• Do this:
Reproduce the audio management passage below word for word, from its first sentence to its last.

• Extract:
** start **

The present application relates to the field of audio management, and more particularly, to a computing device for audio management, an audio system, an audio management method, and a computer-readable storage medium.

Today, with the rapid development of digital technology, smart devices play an increasingly important role in our daily lives. This is particularly true for audio devices, where audio devices (e.g., loudspeakers) have transcended their traditional role as playback media to assume interactive and control functions through integrated components (e.g., microphones).

For example, microphones of current audio devices are mainly used in two aspects: in one aspect, for enhancing audio calibration to improve audio output quality; and in the other aspect, when an audio device functions as a smart audio device, the microphone can capture surrounding signals, and the audio device performs speech recognition on the captured signal to recognize corresponding instructions (e.g., a wake-up instruction and a control instruction, etc.), and operates according to the instructions.

** end **

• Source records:
** start **

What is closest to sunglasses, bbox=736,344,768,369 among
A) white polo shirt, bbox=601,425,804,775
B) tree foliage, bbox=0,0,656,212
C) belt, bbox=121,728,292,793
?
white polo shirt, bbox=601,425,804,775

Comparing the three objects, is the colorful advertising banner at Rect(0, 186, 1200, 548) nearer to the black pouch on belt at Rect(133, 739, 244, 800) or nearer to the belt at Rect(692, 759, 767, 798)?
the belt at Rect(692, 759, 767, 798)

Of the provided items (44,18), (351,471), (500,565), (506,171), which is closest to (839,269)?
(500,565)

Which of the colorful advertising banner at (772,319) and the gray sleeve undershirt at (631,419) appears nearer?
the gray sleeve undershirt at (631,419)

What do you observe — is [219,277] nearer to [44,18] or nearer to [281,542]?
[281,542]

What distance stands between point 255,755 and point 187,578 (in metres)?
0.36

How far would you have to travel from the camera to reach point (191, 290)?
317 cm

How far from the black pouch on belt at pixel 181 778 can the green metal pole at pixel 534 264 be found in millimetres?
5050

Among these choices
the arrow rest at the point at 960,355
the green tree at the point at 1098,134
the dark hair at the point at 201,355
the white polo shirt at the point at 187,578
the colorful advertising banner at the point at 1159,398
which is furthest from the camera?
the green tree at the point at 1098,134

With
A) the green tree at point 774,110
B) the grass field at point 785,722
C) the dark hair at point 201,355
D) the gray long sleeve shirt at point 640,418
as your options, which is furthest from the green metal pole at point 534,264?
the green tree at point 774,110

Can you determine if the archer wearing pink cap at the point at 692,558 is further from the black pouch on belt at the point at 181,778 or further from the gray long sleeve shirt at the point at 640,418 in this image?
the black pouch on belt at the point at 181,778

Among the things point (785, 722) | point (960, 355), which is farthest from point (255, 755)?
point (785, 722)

** end **
** start **

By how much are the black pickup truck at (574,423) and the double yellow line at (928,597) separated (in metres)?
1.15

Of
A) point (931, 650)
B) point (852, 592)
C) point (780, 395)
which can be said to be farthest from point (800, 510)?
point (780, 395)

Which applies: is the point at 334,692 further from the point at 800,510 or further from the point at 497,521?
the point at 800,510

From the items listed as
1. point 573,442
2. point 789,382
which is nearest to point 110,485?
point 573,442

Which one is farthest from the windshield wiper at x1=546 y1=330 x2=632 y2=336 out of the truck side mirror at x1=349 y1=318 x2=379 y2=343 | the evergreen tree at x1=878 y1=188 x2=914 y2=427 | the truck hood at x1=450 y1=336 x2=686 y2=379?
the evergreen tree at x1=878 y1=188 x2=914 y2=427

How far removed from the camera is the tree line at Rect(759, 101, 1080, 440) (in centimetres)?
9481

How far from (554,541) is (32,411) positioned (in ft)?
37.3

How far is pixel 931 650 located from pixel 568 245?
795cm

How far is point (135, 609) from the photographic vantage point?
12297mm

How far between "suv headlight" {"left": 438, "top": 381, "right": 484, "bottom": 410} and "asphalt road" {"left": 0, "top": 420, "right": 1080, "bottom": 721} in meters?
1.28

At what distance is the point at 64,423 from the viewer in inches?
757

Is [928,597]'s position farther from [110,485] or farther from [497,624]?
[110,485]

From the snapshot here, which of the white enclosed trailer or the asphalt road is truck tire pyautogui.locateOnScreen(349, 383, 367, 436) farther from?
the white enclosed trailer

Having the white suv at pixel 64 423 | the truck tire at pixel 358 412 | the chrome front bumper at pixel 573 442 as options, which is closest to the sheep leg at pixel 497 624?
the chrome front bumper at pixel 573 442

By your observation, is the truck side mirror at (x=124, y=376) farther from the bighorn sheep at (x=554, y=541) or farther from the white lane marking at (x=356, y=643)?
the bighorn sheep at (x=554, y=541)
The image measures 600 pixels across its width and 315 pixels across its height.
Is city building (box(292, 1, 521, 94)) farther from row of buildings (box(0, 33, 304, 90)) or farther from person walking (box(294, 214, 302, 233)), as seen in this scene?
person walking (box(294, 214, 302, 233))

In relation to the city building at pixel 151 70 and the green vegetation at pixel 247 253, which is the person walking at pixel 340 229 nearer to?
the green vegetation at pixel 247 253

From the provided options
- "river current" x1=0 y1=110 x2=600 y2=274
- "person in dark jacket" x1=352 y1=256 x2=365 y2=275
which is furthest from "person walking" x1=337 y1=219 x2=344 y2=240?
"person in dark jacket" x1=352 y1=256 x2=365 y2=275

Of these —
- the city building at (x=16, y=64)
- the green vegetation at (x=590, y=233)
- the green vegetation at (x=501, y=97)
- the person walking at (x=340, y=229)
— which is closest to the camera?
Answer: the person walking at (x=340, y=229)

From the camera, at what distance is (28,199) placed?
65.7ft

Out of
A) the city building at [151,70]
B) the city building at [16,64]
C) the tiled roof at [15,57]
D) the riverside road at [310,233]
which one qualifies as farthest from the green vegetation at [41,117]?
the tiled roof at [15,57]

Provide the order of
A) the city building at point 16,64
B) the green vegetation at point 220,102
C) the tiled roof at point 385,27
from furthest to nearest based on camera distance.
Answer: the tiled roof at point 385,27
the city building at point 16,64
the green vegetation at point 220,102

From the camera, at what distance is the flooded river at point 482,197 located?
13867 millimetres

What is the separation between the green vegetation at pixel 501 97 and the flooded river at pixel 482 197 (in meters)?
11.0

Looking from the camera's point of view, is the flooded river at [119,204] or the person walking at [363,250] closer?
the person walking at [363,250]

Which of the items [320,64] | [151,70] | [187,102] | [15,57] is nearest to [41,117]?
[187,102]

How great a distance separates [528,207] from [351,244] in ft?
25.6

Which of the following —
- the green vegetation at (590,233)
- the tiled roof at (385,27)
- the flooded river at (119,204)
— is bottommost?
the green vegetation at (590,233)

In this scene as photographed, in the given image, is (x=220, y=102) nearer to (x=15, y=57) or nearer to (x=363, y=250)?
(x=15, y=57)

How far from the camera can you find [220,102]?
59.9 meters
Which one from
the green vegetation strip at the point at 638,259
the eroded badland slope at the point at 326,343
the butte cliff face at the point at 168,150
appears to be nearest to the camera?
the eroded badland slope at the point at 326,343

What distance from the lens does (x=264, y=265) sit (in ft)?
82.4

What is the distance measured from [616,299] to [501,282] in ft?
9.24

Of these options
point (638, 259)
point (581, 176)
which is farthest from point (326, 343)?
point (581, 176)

** end **

• Output of the task:
The present application relates to the field of audio management, and more particularly, to a computing device for audio management, an audio system, an audio management method, and a computer-readable storage medium.

Today, with the rapid development of digital technology, smart devices play an increasingly important role in our daily lives. This is particularly true for audio devices, where audio devices (e.g., loudspeakers) have transcended their traditional role as playback media to assume interactive and control functions through integrated components (e.g., microphones).

For example, microphones of current audio devices are mainly used in two aspects: in one aspect, for enhancing audio calibration to improve audio output quality; and in the other aspect, when an audio device functions as a smart audio device, the microphone can capture surrounding signals, and the audio device performs speech recognition on the captured signal to recognize corresponding instructions (e.g., a wake-up instruction and a control instruction, etc.), and operates according to the instructions.